◆ Problem: Without any of the pictures, print every record below exactly.

◆ Collected data:
:::
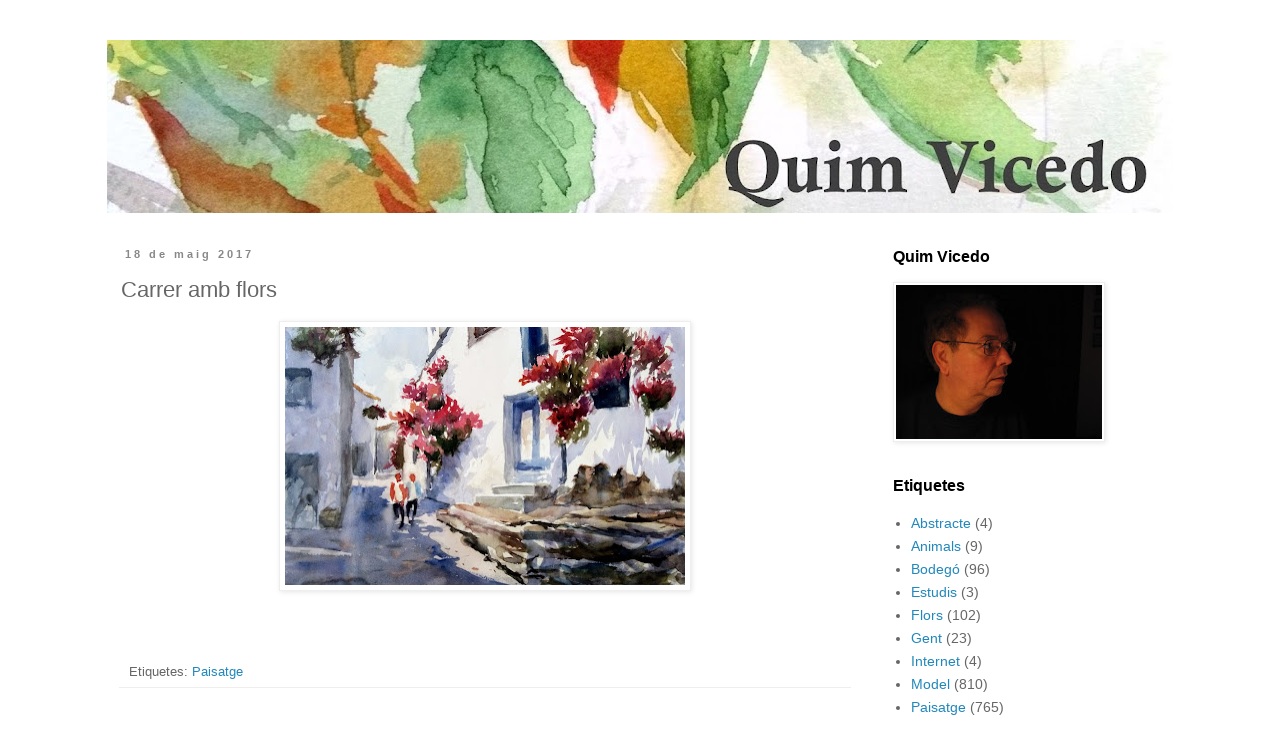

--- FILE ---
content_type: text/html; charset=UTF-8
request_url: https://qvicedo.blogspot.com/b/stats?style=BLACK_TRANSPARENT&timeRange=ALL_TIME&token=APq4FmAvBePLnZBvOAs14ryEIkBWgCrp2bJDp6FwxHQN4_31DumiguPZN9zCDSGGtqfDoZoDLfqJVdCW8P_ddvxKcbs2WOyXiQ
body_size: -8
content:
{"total":96743,"sparklineOptions":{"backgroundColor":{"fillOpacity":0.1,"fill":"#000000"},"series":[{"areaOpacity":0.3,"color":"#202020"}]},"sparklineData":[[0,9],[1,35],[2,63],[3,59],[4,60],[5,37],[6,67],[7,76],[8,91],[9,72],[10,58],[11,29],[12,31],[13,44],[14,28],[15,13],[16,16],[17,17],[18,19],[19,26],[20,32],[21,23],[22,19],[23,22],[24,25],[25,21],[26,33],[27,44],[28,32],[29,23]],"nextTickMs":1800000}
:::
◆ Problem solution:
--- FILE ---
content_type: text/html; charset=UTF-8
request_url: https://qvicedo.blogspot.com/b/stats?style=BLACK_TRANSPARENT&timeRange=ALL_TIME&token=APq4FmAvBePLnZBvOAs14ryEIkBWgCrp2bJDp6FwxHQN4_31DumiguPZN9zCDSGGtqfDoZoDLfqJVdCW8P_ddvxKcbs2WOyXiQ
body_size: -8
content:
{"total":96743,"sparklineOptions":{"backgroundColor":{"fillOpacity":0.1,"fill":"#000000"},"series":[{"areaOpacity":0.3,"color":"#202020"}]},"sparklineData":[[0,9],[1,35],[2,63],[3,59],[4,60],[5,37],[6,67],[7,76],[8,91],[9,72],[10,58],[11,29],[12,31],[13,44],[14,28],[15,13],[16,16],[17,17],[18,19],[19,26],[20,32],[21,23],[22,19],[23,22],[24,25],[25,21],[26,33],[27,44],[28,32],[29,23]],"nextTickMs":1800000}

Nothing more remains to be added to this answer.